> [УСЛОВИЯ ЗАДАНИЙ]:
a. Переведите на английский следующее предложение из отрывка о гостях Трималхиона: «Не у всех вольноотпущенников жизнь складывается так счастливо, как у Трималхиона».
b. По какому поводу Селевк сравнивает людей с раздутыми бурдюками в отрывке о гостях Трималхиона?
c. Продолжите, пожалуйста, отрывок о гостях Трималхиона с того места, где он заканчивается.

> [ИЗБРАННЫЙ ОТРЫВОК]:
◆ ◆ ◆
Гости Трималхиона любят пофилософствовать. Селевк замечает по поводу неожиданной смерти Хрисанфа: «Все мы ходим точно раздутые бурдюки; мы меньше мухи, потому что и у мухи есть свои добродетели — мы же просто-напросто мыльные пузыри» (гл. XLII).

Дама сетует на быстротечность жизни («Что такое день? Ничто, — не успеешь оглянуться — уже ночь. Поэтому нет ничего лучше, как из спальни прямо переходить к триклиний» — гл. XLI). Не у всех вольноотпущенников жизнь складывается так счастливо, как у Трималхиона. Ганимед жалуется на дороговизну («ныне хлеб кусаться стал»), на продажность эдилов («эдилы... с пекарями стакнулись... а бедный народ страдает»), сожалеет о добром старом времени («в те поры хлеб не дороже грязи был») и о людях, которые были львы, не чета теперешним («ныне народ: дома — львы, на людях — лисицы» —гл. XLIV). Он же рассказывает о декурионе Сафинии, который был «перец, а не человек. Когда шел, земля под ним горела! .. Когда вел дело на форуме, голос его гремел, как труба»... С особым значением Ганимед подчеркивает демократизм Сафиния («А как любезно отвечал на поклон? Всех по имени звал, ну, словно один из нас» — XLIV).
◆ ◆ ◆
> [ФРАГМЕНТЫ ЗАПИСЕЙ]:
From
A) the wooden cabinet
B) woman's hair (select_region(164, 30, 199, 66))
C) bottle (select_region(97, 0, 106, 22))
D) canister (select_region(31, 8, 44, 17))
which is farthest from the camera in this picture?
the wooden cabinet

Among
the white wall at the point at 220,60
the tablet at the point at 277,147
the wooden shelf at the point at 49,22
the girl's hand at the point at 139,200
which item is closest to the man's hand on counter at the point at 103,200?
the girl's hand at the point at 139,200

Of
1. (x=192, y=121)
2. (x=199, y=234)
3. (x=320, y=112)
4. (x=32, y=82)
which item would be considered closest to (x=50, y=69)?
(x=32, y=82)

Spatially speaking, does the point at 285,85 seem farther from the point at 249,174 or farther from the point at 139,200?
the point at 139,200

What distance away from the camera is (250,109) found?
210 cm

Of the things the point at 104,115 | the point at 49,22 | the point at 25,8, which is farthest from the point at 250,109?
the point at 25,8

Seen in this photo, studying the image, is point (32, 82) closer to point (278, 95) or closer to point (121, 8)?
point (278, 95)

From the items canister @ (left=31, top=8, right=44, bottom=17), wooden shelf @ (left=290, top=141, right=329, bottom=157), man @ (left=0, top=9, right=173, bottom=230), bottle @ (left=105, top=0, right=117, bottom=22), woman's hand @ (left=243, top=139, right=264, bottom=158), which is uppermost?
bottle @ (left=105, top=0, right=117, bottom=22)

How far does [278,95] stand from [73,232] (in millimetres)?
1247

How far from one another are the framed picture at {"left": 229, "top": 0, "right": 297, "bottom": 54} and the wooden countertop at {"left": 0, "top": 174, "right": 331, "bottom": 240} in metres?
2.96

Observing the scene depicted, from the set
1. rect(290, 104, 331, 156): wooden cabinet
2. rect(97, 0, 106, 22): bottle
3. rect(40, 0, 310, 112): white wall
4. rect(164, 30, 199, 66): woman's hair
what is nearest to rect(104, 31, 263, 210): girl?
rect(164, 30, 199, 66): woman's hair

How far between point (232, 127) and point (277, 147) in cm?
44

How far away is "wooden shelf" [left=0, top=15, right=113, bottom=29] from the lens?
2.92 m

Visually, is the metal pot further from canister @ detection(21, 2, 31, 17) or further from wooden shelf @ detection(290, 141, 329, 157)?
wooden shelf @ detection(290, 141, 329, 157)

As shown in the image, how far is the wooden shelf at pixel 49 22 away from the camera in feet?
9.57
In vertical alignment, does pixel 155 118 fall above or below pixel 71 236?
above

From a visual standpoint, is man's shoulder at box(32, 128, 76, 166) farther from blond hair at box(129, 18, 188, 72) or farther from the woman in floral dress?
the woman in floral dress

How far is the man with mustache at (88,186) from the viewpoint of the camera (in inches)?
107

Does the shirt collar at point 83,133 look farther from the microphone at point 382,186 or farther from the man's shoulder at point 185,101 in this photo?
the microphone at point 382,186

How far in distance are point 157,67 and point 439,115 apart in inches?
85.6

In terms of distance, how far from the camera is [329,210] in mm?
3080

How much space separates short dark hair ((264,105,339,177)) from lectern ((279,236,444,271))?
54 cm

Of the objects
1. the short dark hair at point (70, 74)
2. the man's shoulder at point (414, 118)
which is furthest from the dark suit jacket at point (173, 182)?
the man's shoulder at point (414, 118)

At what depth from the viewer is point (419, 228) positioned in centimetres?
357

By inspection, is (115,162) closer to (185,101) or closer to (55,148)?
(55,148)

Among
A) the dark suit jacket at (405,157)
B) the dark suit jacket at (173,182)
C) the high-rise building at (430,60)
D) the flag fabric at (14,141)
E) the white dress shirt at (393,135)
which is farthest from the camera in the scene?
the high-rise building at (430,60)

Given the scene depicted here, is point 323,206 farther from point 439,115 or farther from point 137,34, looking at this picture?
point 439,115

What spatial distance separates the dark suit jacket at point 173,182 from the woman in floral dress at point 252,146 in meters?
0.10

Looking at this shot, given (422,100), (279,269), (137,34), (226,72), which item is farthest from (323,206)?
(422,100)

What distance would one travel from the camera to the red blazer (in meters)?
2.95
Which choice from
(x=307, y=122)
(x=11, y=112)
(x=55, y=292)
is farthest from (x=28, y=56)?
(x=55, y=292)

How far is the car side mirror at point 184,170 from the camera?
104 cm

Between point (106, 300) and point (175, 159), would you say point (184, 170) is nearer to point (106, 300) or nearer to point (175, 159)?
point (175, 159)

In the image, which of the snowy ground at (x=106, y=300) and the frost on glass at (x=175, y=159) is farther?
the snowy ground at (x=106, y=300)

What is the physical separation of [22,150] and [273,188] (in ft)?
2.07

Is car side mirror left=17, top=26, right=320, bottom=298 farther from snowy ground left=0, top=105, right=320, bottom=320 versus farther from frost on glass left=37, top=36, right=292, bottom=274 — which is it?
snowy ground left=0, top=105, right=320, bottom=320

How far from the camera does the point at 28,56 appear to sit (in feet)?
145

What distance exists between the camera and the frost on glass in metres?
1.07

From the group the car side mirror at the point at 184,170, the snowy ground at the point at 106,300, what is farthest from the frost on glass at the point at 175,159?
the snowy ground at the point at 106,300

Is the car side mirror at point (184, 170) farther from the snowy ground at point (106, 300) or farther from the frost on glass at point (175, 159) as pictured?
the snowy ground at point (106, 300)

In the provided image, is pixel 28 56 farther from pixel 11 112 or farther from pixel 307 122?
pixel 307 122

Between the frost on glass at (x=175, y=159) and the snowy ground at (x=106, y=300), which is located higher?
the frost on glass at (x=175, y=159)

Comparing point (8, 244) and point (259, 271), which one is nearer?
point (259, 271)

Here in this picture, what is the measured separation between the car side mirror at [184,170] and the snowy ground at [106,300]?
◆ ◆ ◆
> [ОТВЕТЫ К ЗАДАНИЯМ]:
a. Not all freedmen's lives turn out as happily as Trimalchio's.

b. По поводу неожиданной смерти Хрисанфа.

c.
Богобоязненный Ганимед — редкое явление в «Сатириконе» 61 — видит причину всех бед в неверии. «Никто, — говорит он, — небо за небо не считает, никто постов не блюдет, никто Юпитера в грош не ставит...» (там же). В противоположность брюзге Ганимеду Эхион-лоскутник, любитель гладиаторских игр, утверждает, что «лучше нашей родины нельзя было бы найти, если б люди поумней были», ибо нигде нельзя увидеть на праздниках таких превосходных гладиаторских игр: «гладиаторам будет дано первостатейное оружие; удирать — ни-ни; сражайся посередке, чтобы всему амфитеатру видно было» (гл. XLV). Тот же Эхион осуждающе рассказывает о некоем Гликоне, который отдал своего казначея зверям за то, что тот «забавлял» его жену («Ну и Гликон! Грошевый человечишко — отдает зверям казначея. Это значит ставить себя на посмешище. Разве раб виноват? Делает, что ему велят» (там же).

С особым удовольствием во время этой беседы смакуются пикантные подробности жизни того или иного упоминаемого лица. Так, например, про недавно умершего Хрисанфа, которому было больше семидесяти лет, Филерот с восторгом говорит, что он «до последних лет был распутником — ей-богу! — даже собаки в доме не оставлял в покое. И к тому же преизрядный мальчишечник — вообще, на все руки мастер».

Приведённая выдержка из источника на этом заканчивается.